Aan de orde is de behandeling van:

het wetsvoorstel Wijziging van de Bestrijdingsmiddelenwet 1962 (implementatie biociden richtlijn) (27085).

De beraadslaging wordt geopend.

De heer Werner (CDA):

Mijnheer de voorzitter. Aanvankelijk was onze fractie niet voornemens om over deze aanpassing van de Bestrijdingsmiddelenwet het woord te voeren, maar wij zijn door het Biocidenplatform en anderen attent gemaakt op een paar problemen die zich bij deze wijziging van de wet zouden voordoen. Dat gaf ons aanleiding om plenair nog een aantal vragen te stellen.

De CDA-fractie is voorstander van een Europese aanpak van de biocidenregelgeving, zowel vanuit het oogpunt van effectieve milieubescherming als uit het oogpunt van het vrije economische verkeer tussen de lidstaten. Tegen die achtergrond meent de fractie dan ook dat

  • 1. de Nederlandse biocidenregelgeving volledig moet sporen met de EU-richtlijn en

  • 2. er vrij baan nodig is voor innovatie, zodat middelen die beter scoren en vriendelijker zijn voor mens en milieu zo spoedig mogelijk kunnen worden vervangen.

Wat het eerste betreft, is ons gebleken dat de voorliggende wetswijziging, die de aanpassing van de Nederlandse biocidenregelgeving aan de EU-richtlijn moet bewerkstelligen, dit nog niet volledig tot stand brengt. Dit betreft met name het besluit nr. 212, van 22 april 2002, ter zake van de wijziging van het Besluit milieutoelatingseisen niet-landbouwbestrijdingsmiddelen (BMNL). Ondanks de in verband met de implementatie van de biocidenrichtlijn thans doorgevoerde wijzigingen daarvan is ons geworden, dat het nieuwe BMNL op enkele punten kleine, doch heel essentiële, afwijkingen vertoont van de desbetreffende milieuparagrafen van Bijlage VI van de biocidenrichtlijn. Ik neem aan dat iedereen onmiddellijk begrijpt wat ik bedoel. Het is een beetje technisch, maar zo zit het nu eenmaal in elkaar.

Het geldt onder andere voor het omgaan met het begrip "persistentie", de slechte afbreekbaarheid in het milieu, en het ontbreken van de mogelijkheid in het besluit van het doen van veldonderzoek, voor het onder praktijkomstandigheden testen van de milieuschadelijkheid, als alternatief voor het beoordelen aan de hand van een zuiver getalsmatige norm bij beproeving onder laboratoriumcondities.

Kunnen de bewindslieden of kan een van de bewindslieden nog eens duidelijk aangeven waarom er nog steeds een beetje verschil is tussen de Nederlandse regelgeving en de implementatie daarvan en hetgeen Europees is bepaald? Wij staan uitdrukkelijk de één-op-één-relatie voor. Is er inderdaad nog een verschil tussen het Besluit milieutoelatingseisen niet-landbouwbestrijdingsmiddelen en de gemeenschappelijke beginselen van de EU-richtlijn? Zo ja, waarom worden deze nu gehandhaafd?
==================================================
OPDRACHT:
Herhaal uit de gegeven tekst woordelijk het gedeelte van "Mijnheer de voorzitter." tot en met "kunnen worden vervangen.". De gegevens zijn afkomstig uit een andere bron.

VERZAMELD MATERIAAL:
==================================================
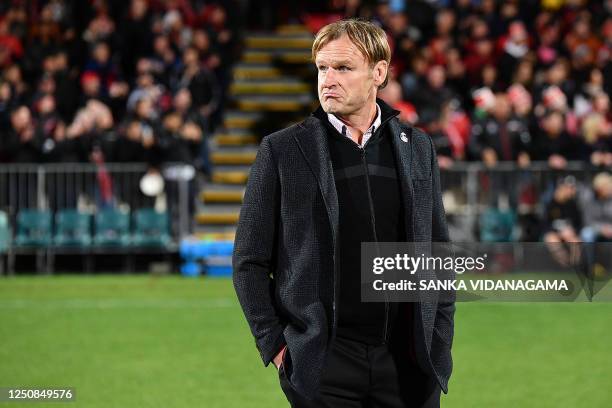 Crusaders' coach Scott Robertson reacts before the Super Rugby Pacific match between Crusaders and Moana Pasifika at Orangetheory Stadium in...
==================================================
UITWERKING:
Mijnheer de voorzitter. Aanvankelijk was onze fractie niet voornemens om over deze aanpassing van de Bestrijdingsmiddelenwet het woord te voeren, maar wij zijn door het Biocidenplatform en anderen attent gemaakt op een paar problemen die zich bij deze wijziging van de wet zouden voordoen. Dat gaf ons aanleiding om plenair nog een aantal vragen te stellen.

De CDA-fractie is voorstander van een Europese aanpak van de biocidenregelgeving, zowel vanuit het oogpunt van effectieve milieubescherming als uit het oogpunt van het vrije economische verkeer tussen de lidstaten. Tegen die achtergrond meent de fractie dan ook dat

  • 1. de Nederlandse biocidenregelgeving volledig moet sporen met de EU-richtlijn en

  • 2. er vrij baan nodig is voor innovatie, zodat middelen die beter scoren en vriendelijker zijn voor mens en milieu zo spoedig mogelijk kunnen worden vervangen.